HH: Wonderful. Christopher, you’ve written about Joe Wilson and Valerie Plame today extensively over at Slate. And you’ve destroyed his many myths. The question is, I’m going to have his lawyer on later in the show. What question should I ask Joe Wilson’s lawyer?

CH: Well, give me an e-mail in the meanwhile, or I’ll send it to your man. There’s a list which will take too long for me to read out, the contradictions that he’s given in his various public evidences, either claiming too much, such as he exposed forged documents in Niger that hadn’t even come to light when he returned from the country, and he didn’t expose them, that he, his wife didn’t send him, which we know she did, all these things. There’s a long list, about five or six. I’d just love to see how he gets out of that.

HH: All right.

CH: And the second thing is why does he refuse to mention the name Wisam al Zatawi…excuse me. I’m very sorry, Zahawie. Wissam al-Zahawi, that’s Saddam’s chief nuclear envoy, negotiator, and general goon, who was the man who went to Niger, just after the inspectors had been thrown out of Iraq, in February, 1999. The importance of his story is the core of the case.

HH: Well, I agree with that. When I read your column, I realized you don’t take the envoy to the Vatican, who is your senior guy, who’s also been to a number of the other international bodies, and send him to the backwaters of Niger, unless you have a very important mission in mind. It just doesn’t make any sense, absent the hunt for Uranium.

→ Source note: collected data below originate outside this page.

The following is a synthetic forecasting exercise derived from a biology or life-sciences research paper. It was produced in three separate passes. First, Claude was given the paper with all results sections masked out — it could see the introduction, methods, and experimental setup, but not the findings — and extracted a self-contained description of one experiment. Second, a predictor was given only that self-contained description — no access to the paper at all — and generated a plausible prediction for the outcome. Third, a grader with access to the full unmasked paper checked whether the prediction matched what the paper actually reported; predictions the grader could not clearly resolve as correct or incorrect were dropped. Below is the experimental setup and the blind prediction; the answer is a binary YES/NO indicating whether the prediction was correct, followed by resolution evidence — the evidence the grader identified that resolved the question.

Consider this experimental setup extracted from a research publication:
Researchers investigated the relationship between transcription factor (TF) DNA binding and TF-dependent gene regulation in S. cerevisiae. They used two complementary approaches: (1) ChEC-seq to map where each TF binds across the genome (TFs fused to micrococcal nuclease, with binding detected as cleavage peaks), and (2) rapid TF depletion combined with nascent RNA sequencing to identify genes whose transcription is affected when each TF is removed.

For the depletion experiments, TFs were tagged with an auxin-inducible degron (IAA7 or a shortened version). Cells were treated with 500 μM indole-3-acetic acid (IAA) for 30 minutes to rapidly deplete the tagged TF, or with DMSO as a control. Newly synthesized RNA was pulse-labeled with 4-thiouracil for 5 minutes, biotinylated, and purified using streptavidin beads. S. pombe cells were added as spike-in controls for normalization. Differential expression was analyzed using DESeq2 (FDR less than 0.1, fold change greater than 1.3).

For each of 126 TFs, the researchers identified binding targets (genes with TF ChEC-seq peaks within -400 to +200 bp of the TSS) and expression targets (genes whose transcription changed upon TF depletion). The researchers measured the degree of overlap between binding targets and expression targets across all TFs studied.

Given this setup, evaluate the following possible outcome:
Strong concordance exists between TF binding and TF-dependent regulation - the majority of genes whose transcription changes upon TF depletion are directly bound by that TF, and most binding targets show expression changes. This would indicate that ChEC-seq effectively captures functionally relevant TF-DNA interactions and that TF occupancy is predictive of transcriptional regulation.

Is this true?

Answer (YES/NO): NO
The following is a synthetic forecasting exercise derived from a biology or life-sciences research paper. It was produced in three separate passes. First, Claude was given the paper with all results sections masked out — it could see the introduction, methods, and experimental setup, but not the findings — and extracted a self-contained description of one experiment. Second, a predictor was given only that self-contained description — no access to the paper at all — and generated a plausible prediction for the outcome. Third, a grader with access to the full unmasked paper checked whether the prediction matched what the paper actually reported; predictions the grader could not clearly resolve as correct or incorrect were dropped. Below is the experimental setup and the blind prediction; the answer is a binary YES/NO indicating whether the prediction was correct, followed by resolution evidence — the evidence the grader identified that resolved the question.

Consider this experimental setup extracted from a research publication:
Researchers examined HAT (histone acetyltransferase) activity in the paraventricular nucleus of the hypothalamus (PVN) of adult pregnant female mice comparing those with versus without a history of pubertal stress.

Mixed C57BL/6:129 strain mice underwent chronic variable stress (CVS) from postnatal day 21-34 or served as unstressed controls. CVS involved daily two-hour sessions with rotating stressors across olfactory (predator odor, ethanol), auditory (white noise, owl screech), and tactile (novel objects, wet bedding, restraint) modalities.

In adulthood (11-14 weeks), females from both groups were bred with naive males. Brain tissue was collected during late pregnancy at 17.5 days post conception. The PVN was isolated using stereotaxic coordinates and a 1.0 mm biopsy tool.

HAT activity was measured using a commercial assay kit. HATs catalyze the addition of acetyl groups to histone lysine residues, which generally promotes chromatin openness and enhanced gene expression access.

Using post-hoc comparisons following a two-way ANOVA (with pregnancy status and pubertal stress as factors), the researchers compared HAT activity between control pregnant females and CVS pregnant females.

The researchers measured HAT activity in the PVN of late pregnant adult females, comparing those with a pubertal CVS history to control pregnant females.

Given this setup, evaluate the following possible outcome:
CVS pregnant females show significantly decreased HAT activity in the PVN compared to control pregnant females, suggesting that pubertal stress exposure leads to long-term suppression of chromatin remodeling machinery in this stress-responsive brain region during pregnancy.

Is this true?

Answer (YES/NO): NO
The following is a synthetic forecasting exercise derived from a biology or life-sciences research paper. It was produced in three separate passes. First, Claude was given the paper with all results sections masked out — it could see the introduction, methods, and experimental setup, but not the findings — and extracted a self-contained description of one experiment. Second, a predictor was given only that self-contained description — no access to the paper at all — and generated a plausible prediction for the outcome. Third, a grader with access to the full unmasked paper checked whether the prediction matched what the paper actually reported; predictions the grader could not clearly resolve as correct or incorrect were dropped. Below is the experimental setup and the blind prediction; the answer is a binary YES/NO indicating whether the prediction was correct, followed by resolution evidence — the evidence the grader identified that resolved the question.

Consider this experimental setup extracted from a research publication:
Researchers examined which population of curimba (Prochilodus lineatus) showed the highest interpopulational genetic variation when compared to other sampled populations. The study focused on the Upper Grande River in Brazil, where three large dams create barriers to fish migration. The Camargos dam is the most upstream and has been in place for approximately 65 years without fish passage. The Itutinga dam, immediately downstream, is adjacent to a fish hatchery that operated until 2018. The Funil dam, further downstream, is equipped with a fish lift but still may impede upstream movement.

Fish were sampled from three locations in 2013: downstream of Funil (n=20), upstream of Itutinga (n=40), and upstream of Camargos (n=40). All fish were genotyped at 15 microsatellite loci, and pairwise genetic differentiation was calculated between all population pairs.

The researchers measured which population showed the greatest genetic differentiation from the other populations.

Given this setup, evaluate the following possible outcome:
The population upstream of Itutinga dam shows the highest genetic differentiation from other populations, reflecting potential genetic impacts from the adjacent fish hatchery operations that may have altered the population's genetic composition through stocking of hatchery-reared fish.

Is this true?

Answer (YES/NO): NO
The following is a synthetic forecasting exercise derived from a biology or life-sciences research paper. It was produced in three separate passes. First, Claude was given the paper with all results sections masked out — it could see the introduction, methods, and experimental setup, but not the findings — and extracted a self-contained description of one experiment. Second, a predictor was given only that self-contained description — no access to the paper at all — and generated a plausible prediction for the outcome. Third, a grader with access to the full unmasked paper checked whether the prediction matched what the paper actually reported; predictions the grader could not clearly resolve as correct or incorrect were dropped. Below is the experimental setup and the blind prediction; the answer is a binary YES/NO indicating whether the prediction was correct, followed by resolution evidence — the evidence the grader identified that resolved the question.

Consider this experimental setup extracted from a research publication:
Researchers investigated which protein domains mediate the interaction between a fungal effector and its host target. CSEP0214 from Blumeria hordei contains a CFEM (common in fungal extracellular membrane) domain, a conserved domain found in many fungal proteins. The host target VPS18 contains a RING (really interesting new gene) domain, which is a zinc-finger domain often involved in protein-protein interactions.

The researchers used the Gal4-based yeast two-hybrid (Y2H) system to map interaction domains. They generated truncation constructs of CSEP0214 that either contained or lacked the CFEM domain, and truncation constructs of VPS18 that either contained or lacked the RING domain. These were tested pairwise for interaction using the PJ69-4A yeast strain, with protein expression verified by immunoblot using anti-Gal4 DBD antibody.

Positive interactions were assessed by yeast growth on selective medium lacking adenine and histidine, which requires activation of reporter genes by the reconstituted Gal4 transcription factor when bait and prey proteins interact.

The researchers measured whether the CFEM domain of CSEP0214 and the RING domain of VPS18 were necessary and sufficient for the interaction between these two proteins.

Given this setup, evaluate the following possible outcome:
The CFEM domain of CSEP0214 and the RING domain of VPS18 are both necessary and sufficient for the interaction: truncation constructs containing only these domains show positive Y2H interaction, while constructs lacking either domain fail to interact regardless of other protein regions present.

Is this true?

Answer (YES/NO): NO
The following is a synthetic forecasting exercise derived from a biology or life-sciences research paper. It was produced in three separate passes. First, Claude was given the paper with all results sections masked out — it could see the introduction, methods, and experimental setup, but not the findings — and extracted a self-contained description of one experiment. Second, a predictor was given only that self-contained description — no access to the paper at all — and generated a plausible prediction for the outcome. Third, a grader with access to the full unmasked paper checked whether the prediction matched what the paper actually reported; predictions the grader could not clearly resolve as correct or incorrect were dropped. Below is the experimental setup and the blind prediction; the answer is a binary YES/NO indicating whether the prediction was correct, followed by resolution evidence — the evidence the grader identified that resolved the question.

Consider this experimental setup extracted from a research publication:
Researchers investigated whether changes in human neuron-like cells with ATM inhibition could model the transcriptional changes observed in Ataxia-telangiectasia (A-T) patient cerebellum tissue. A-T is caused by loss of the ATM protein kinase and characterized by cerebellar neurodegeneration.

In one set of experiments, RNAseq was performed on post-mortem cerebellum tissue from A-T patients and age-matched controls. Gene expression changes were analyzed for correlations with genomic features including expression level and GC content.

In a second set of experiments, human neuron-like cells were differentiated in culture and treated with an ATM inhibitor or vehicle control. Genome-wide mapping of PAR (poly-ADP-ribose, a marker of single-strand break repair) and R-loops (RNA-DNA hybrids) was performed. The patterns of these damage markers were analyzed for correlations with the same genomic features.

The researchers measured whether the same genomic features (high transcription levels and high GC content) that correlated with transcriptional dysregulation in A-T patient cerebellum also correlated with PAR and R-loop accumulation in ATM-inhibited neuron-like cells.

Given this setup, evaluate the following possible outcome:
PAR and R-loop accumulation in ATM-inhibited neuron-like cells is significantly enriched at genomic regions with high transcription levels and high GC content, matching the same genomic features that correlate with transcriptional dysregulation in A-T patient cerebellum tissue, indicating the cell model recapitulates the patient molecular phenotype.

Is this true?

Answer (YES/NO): YES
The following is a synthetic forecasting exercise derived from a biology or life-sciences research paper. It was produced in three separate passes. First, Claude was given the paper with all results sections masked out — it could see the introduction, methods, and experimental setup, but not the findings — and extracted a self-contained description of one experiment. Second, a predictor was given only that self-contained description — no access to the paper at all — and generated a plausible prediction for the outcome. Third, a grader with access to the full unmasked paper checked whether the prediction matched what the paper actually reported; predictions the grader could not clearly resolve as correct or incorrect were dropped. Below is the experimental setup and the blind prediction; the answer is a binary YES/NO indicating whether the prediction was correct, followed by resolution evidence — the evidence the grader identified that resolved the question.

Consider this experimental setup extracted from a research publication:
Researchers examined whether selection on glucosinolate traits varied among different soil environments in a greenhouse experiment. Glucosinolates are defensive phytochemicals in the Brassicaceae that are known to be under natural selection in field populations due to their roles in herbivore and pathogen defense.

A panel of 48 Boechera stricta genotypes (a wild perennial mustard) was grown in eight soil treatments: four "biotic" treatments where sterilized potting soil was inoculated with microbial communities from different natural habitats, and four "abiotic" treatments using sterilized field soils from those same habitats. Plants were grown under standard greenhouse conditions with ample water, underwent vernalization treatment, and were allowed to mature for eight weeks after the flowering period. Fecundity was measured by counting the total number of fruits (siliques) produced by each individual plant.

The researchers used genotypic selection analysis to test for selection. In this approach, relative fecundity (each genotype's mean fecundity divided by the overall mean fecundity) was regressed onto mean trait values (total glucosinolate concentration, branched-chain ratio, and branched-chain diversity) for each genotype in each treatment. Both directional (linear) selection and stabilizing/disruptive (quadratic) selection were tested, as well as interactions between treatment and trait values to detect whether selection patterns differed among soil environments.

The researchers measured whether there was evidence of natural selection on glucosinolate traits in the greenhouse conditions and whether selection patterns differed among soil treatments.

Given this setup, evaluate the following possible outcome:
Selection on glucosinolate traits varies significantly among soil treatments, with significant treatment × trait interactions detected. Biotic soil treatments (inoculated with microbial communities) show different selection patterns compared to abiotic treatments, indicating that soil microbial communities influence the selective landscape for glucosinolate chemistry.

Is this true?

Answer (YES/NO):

CH: No…he was the envoy of Iraq to the International Atomic Energy Authority meetings in Geneva, to the non-proliferation nuclear…I mean to say, non-proliferation talks in New York. He was an acknowledged senior member of the Saddam leadership on this point, but he may be correct in claiming he was never a member of the Baath party, but that seems to me irrelevant. After all, he’s also claimed that he didn’t know that Niger made yellowcake Uranium ore, which as everybody knows, is the only thing it does make. So he’s not a trustworthy person, but he can be definitely found in the right place at the right time. And then, there’s a follow-up meeting between a Nigerian minister connected with the Uranium business, and the man we know as Baghdad Bob, who was at the time, the Iraqi foreign minister in Algiers, the same year. So there’s nothing else they could conceivably have been talking about. Niger used to be Iraq’s source of yellowcake in the 80’s. They already had an understood relationship. And what this means is that the remark made by the President quoting British intelligence in the State of the Union was correct. If anything, it was an understatement. And Wilson’s attempt to discredit it are shot full of what I would call lies. There are certainly extraordinary contradictions. And that his claim to have been put upon and persecuted by the members of the administration, who had barely got time for him, have been shown by his friend, Robert Novak, to be nothing but the silliest kind of persecution mania. It’s paranoia.

HH: Well, that’s where Erwin always goes back to…

CH: It’s finita la comedia. That’s the end of the Joseph Wilson interlude, thank God.

HH: No, but there is this lawsuit, and Valerie Plame says that she would still have her career, but for the actions of senior Bush administration officials. What’s the single best argument against that assertion, Christopher Hitchens?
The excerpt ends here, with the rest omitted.